The NHS is expected to achieve more on a smaller budget.
Thus the more positive suggestions the better, bearing in mind that some groups will be more in need of others speaking up for them.
With an ageing population dementia is a big problem.
Who will take care of those with learning difficulties, when their parents have gone.
MS sufferers.
Many require much care, whom gives the carer a break so they do not crack under the strain.
If more folk tried to help out, as best as they can, in whatever way they can fewer would be hit so hard by all the changes and cut backs.
Inividuals with power and/or riches should try to show more compassion to those whom do not, as life can be hard for many.
To sum up the NHS are trying to provide a good service on a restrictive budget, lets do what we can to help.

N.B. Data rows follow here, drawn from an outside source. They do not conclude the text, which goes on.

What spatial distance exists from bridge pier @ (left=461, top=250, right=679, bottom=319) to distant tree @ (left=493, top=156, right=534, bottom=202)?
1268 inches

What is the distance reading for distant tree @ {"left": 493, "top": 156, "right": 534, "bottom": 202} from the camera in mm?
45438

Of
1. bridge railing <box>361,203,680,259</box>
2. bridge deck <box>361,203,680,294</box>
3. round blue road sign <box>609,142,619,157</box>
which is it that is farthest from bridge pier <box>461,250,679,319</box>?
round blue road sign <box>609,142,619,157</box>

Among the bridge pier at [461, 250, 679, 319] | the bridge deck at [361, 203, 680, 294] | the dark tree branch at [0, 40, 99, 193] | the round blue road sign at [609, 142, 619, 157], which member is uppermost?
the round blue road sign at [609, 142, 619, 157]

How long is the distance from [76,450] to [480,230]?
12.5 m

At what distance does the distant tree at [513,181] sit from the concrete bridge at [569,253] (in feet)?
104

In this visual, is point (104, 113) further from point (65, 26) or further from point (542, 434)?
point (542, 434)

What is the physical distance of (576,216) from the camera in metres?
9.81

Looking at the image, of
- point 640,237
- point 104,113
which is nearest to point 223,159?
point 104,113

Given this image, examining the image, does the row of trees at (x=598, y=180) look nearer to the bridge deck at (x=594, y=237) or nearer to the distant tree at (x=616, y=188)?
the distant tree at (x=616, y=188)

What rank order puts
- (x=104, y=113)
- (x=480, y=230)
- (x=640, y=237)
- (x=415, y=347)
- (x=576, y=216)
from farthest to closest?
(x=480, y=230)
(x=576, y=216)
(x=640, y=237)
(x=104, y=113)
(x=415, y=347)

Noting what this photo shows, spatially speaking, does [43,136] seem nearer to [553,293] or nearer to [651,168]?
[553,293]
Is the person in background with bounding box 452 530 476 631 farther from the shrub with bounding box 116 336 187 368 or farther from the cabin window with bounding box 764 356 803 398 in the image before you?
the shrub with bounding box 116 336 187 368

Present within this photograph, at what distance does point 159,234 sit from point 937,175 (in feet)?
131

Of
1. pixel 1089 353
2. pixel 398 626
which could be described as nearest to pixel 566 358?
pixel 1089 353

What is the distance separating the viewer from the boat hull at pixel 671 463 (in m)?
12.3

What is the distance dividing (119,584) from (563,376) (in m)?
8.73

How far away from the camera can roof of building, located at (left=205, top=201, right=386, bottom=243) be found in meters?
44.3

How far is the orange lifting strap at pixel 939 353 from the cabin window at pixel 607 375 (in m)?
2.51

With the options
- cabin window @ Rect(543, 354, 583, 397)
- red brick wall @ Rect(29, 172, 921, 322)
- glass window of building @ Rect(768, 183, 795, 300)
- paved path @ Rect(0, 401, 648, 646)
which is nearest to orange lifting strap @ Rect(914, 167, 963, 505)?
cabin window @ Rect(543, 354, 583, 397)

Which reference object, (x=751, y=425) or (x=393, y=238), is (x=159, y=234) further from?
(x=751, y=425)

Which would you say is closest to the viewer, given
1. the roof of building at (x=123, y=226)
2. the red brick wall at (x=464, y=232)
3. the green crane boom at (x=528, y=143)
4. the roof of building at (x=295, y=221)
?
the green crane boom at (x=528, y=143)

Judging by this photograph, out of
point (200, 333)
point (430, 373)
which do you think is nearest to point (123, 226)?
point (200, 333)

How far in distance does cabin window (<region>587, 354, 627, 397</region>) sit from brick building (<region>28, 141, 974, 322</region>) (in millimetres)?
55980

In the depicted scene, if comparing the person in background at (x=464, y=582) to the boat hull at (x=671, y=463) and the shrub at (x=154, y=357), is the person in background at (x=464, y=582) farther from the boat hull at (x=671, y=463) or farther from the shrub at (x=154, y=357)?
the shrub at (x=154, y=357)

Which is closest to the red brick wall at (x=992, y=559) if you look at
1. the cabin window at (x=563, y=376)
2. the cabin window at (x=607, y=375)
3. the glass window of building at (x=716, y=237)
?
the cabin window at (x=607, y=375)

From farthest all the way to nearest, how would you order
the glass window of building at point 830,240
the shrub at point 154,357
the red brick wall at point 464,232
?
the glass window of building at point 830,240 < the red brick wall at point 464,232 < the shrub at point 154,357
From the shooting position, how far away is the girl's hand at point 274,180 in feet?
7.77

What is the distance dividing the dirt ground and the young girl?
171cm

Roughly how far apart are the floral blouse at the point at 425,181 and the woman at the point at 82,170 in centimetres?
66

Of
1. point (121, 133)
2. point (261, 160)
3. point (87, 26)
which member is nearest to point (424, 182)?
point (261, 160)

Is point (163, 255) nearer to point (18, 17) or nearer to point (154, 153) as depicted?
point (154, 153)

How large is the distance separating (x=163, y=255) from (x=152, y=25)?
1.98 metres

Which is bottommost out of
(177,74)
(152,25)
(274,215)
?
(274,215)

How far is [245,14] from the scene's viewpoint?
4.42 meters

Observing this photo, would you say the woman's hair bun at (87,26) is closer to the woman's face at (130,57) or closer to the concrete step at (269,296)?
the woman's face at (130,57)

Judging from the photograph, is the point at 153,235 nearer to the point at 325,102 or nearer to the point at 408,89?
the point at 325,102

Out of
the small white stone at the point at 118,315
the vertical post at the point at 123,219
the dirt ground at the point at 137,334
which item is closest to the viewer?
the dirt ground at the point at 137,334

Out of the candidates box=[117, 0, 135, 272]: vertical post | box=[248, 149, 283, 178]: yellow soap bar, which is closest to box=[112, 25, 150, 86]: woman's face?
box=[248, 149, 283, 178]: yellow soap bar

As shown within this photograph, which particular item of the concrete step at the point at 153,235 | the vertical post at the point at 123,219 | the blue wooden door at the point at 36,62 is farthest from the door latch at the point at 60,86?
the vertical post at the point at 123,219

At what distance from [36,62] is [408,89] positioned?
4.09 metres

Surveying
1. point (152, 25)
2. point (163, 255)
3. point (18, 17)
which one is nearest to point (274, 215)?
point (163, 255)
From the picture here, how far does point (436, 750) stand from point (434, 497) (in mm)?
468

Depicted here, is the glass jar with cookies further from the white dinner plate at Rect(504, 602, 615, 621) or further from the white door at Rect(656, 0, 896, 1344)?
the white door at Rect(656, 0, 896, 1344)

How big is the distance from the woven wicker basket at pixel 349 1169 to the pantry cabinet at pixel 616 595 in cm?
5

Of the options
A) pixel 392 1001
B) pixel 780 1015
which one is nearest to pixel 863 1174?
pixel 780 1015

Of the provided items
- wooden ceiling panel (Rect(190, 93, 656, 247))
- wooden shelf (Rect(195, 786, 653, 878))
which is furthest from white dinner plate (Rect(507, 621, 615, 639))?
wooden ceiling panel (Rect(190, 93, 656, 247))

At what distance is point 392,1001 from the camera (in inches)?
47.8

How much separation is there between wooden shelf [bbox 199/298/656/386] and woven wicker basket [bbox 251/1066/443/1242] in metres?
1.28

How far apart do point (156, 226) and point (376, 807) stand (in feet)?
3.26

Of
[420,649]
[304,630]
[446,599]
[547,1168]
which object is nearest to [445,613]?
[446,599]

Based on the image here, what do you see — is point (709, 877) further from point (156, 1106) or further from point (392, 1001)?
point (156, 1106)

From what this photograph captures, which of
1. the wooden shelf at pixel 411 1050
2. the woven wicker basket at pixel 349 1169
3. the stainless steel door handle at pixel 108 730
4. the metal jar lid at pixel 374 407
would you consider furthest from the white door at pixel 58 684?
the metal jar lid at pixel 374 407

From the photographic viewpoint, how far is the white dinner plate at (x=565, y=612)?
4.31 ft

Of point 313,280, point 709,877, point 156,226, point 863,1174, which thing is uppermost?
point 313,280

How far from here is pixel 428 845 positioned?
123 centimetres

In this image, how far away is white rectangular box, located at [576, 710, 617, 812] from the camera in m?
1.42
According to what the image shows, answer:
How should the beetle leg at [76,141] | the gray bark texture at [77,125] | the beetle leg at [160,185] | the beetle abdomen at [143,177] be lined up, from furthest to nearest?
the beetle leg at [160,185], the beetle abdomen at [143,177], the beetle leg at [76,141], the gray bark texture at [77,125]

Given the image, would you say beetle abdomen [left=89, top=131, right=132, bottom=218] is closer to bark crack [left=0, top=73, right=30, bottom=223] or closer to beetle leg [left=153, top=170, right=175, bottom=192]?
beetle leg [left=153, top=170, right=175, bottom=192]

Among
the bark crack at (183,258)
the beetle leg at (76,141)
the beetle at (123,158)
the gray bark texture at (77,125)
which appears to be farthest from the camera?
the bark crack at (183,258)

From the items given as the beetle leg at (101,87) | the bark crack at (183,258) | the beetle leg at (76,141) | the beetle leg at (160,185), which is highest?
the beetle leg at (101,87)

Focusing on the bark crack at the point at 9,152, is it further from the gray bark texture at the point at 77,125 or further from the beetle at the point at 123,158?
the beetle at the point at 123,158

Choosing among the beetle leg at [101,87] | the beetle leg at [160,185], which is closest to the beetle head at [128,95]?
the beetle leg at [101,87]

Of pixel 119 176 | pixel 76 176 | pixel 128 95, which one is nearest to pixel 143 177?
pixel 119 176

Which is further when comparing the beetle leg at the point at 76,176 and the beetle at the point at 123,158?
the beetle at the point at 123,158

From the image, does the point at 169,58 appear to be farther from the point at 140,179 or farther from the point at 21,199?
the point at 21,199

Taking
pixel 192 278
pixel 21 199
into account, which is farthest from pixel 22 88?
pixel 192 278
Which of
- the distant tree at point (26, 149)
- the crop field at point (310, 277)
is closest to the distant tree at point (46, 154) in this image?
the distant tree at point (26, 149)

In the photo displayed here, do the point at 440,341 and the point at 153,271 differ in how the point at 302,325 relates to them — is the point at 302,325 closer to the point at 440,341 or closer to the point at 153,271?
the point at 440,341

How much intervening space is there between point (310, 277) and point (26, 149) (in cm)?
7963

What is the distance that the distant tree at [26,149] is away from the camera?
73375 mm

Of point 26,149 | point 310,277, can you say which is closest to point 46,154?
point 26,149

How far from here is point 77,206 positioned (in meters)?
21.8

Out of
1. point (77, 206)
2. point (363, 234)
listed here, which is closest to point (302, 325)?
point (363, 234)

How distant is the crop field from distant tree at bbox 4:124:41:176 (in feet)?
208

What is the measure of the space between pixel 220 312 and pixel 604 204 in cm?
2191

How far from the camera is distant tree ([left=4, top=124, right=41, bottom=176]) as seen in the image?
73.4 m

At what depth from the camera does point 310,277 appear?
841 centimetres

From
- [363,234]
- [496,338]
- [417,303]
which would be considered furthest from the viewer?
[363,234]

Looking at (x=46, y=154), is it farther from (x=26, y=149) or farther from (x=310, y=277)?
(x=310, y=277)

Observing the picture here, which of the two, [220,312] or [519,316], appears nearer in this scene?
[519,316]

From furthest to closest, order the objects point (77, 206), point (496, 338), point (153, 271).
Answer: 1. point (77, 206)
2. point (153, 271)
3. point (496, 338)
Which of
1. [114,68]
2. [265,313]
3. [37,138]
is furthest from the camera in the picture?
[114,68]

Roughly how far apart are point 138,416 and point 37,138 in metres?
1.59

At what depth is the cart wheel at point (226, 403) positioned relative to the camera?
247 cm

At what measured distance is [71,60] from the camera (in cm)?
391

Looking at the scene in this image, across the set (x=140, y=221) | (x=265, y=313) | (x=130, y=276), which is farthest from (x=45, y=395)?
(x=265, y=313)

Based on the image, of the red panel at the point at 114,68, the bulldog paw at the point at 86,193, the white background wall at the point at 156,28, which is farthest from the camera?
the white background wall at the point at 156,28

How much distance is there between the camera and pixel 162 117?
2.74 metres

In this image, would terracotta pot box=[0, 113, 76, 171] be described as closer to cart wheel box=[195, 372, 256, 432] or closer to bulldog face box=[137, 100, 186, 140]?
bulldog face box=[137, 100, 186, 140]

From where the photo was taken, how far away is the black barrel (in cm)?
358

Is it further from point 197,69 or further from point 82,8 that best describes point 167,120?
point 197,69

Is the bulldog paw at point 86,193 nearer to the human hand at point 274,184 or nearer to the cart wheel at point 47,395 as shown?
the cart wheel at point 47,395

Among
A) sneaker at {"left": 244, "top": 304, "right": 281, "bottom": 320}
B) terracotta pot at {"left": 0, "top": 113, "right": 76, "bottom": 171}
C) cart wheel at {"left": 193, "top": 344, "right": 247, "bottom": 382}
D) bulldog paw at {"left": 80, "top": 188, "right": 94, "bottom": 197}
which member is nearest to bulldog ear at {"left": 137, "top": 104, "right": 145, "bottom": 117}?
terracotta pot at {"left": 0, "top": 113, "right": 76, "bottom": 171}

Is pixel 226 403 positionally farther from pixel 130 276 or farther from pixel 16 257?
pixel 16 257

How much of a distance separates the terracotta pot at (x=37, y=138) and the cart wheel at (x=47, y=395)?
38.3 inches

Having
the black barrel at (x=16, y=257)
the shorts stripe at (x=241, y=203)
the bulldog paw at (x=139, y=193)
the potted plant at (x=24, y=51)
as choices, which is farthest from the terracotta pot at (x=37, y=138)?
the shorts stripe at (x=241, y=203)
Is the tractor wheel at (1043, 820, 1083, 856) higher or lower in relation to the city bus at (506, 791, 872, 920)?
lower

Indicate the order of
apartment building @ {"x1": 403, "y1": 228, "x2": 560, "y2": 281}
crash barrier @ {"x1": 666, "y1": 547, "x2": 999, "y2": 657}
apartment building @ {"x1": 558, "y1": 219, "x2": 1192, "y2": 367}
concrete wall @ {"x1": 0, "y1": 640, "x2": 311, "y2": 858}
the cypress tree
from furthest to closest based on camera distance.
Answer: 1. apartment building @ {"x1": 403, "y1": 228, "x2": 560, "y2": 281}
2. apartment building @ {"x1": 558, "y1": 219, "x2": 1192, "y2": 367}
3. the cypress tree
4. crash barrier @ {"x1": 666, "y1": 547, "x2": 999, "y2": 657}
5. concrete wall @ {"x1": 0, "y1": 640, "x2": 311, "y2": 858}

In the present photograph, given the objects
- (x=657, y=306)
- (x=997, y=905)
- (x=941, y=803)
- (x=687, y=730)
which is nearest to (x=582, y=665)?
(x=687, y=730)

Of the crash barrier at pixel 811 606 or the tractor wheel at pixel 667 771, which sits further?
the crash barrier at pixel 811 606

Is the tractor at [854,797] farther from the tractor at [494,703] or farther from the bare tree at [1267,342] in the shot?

It is vital that any “person wishing to access services in the market” “has sufficient information to make an informed decision about how to meet the needs in question.” It follows that the market should include a wide variety of providers, quality and costs for people to make the best decision for their needs. Finding the right service is a difficult process and people need good support to be able to do this – independent support is preferable – and we would like to see the role of independent advocacy being provided to meet this need for all those vulnerable people who require it.
I am unconvinced that using economic market principles of supply and demand and applying them to health and social care, like a commodity you might purchase in a shop for example, has and continues to be deemed the way forward. It is interesting that clause 3(2) refers to demand and effectively the only responsiblity any government agency has is to ‘regard’ or consider – to as great or as little degree as the local authority decides – service provision. It is also important to note that using market principles does not necessarily provide choice or options to meet people’s needs. It may essentially mean that choices are limited, the ‘market’ governed by large scale private providers which are driven by financial profit. These are able to undercut the competition and force smaller, perhaps more personalised services, out of the market. This is particularly crucial when budgets have been/are being cut and essentially the notion of ‘choice’ may become a financial rather than personal decision.
Having come back to this, I would comment that I am not able to tell what this provision is supposed to DO, in legal terms. It is hardly rocket science, but it is not enforceable. It is a fillip to good commissioning, but without any sanction for non-performance. It is unreviewable, in terms of what a council would be entitled to say was in its mind, against the list of things that it must consider, as most would be aiming to do this anyway.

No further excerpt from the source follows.